Festival chairman Bruno Giussani told Euronews why a new plan was made to forge ahead with the program.
“We had to cancel the festival but we don’t need to cancel the core of our mission which is, of course, to show films, but through films to talk about the human rights issues that are falling apart all over the world,” he said. “To give a voice to activists, artists, experts, to denounce serious situations, to propose and highlight solutions and possible answers.”
Many guests came to participate in the debates, which were broadcast online to ensure the continuity of the programming.
The festival presented the film Prison for Profit a powerful documentary on the privatization of prisons in South Africa and around the world inspired by an investigation by Ruth Hopkins.
Co-director Femke Van Velzen, described how the project came about: “We heard about torturing, prisoners were injected with psychiatric drugs against their will, and these prisons are run by private, multinational companies like G4S.”
Her collaborator Ilse Van Velzen reiterated the point.
“The company G4S which is running this prison has sort of worldwide multiple incidence everywhere but they are never really linked,” she said.
In the context of privatization, both inmates and guards are the victims of a system that commodifies prisons, making it a business like any other, without any notion of public service and respect for human rights.
Another of this year’s central topics is international humanitarian law, particularly in Syria.
The Cave is one film that could not be screened but the debate, which is accessible online, allowed the main protagonist to report on the situation.
The film’s main protagonist Dr Amani Ballour told Euronews why the film is important to her.
“This documentary to me, it’s my reality, my life,” she said.
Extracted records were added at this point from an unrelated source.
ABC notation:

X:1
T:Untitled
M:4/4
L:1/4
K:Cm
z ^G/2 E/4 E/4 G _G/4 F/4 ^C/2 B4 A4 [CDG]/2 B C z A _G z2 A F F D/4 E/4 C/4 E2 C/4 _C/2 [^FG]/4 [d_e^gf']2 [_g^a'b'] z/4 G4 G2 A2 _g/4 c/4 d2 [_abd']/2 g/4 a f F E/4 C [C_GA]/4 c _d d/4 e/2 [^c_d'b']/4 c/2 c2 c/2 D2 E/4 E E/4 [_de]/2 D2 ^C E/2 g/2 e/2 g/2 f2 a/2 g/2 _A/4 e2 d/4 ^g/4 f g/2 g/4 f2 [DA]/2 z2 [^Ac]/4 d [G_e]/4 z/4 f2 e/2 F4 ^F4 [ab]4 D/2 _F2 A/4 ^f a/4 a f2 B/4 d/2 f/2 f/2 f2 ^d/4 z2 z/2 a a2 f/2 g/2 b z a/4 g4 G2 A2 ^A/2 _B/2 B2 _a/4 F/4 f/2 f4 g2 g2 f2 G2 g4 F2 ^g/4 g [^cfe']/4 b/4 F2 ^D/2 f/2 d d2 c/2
“So we want to tell the truth about what happens in Syria through this film, it’s our testimony about crimes against humanity, we want to show the people, the struggle of Syrian people, of Syrian women and chisdren, how they live under these very bad circumstances.”
The subjects of this 2020 2.0 edition are numerous, from China to Sudan to Palestine, the state of the world is mapped.
The environment and climate emergency are also among the main subjects of this decidedly essential festival.